Una delle riforme più attese è quella che riguarda l’età della pensione: cosa succederà nei prossimi mesi?
Il 31 dicembre 2022 è fissata la scadenza di quota 102, Opzione Donna e Ape Sociale. Senza proroghe o ulteriori riforme si tornerà alla legge Fornero che prevede la pensione di vecchiaia a 67 anni, ma le cose potrebbero cambiare.
Giorgia Meloni, nuova leader del Governo italiano, sta prendendo in considerazione una nuova ipotesi per il pensionamento che comprende sia una proroga per l’Opzione donna, ma anche un’estensione della stessa misura per gli uomini. La Meloni aveva parlato di un meccanismo simile anche per i lavoratori maschi: l’Opzione Uomo. Anche in questo caso si tratta della possibilità di andare in pensione anticipata a 58 anni con 35 anni di contributi e con un conseguente ricalcolo dell’assegno tutto contributivo.
Questo nuovo meccanismo risulterebbe molto utile per poter andare in pensione prima del previsto, ma con una riduzione dell’assegno che, come spiega La Repubblica, potrebbe subire un taglio che va dal 13% al 31% dell’assegno. L’Opzione Uomo è al vaglio del nuovo Governo di Fratelli d’Italia, ma sono anche altre le ipotesi prese in considerazione dal centrodestra che già in campagna elettorale si era espresso a favore di un aumento della pensione minima nonché della flessibilità in uscita dal mondo del lavoro, per favorire il ricambio generazionale.
La Lega aveva avanzato la proposta di Quota 41, per consentire a chi lo desideri di andare in pensione avendo alle spalle almeno 41 anni di contributi. Ricordiamo che attualmente il sistema pensionistico italiano richiede 42 anni e 10 mesi di contributi per gli uomini e 41 anni e 10 mesi per le donne per poter andare in pensione anticipata.
Tutte le possibili riforme devono essere considerate alla luce dei costi che comportano per scegliere quelle più sostenibili. Si stima che la spesa per le pensioni quest’anno sia stata di 297,3 miliardi ed è destinata a salire arrivando a 320,8 miliardi nel 2023, a 338,3 nel 2024 e a 349,8 nel 2025 per una crescita di 50 miliardi in più nell’arco di tre anni.
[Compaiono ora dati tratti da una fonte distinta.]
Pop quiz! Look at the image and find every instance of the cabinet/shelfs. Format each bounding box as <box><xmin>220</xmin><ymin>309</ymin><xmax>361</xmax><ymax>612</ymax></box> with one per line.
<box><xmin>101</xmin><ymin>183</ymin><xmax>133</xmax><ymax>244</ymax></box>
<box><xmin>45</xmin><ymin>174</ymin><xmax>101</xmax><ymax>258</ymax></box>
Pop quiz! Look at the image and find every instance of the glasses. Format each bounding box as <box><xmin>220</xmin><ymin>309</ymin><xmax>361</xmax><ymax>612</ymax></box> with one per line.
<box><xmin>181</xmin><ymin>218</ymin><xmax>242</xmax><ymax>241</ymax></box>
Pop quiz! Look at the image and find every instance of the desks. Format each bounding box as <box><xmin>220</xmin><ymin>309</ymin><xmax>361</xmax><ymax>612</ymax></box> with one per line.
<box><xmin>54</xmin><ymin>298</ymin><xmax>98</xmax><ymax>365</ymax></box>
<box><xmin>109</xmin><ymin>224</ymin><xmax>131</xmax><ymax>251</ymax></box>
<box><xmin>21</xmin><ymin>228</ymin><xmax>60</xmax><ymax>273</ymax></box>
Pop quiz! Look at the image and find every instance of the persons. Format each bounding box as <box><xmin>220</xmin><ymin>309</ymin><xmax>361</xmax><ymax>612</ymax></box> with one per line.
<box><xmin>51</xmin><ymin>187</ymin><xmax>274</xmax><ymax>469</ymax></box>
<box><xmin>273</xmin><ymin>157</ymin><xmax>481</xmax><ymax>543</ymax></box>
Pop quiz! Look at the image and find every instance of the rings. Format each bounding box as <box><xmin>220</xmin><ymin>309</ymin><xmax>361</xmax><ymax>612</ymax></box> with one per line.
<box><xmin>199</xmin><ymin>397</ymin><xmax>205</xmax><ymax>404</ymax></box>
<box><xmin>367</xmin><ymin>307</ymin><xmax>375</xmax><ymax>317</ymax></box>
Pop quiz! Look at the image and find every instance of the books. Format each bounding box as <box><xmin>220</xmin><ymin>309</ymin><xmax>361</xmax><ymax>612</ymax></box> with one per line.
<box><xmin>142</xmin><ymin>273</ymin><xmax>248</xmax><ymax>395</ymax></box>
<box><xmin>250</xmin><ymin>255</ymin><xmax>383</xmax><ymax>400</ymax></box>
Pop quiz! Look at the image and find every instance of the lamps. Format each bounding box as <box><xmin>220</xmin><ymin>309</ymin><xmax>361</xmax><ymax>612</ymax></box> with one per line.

Addirittura nel 2025 la spesa per le pensioni peserà sul Pil per il 17,6%.
Tutti questi dati sono la bussola che guida le decisioni del nuovo Governo in fatto di pensioni: ogni ipotetica soluzione dovrà rientrare nei limiti di spesa possibili o rischierà di andare ad aggravare ulteriormente il Bilancio dello Stato con gravi conseguenze per gli italiani già provati dai pesanti rincari degli ultimi tempi.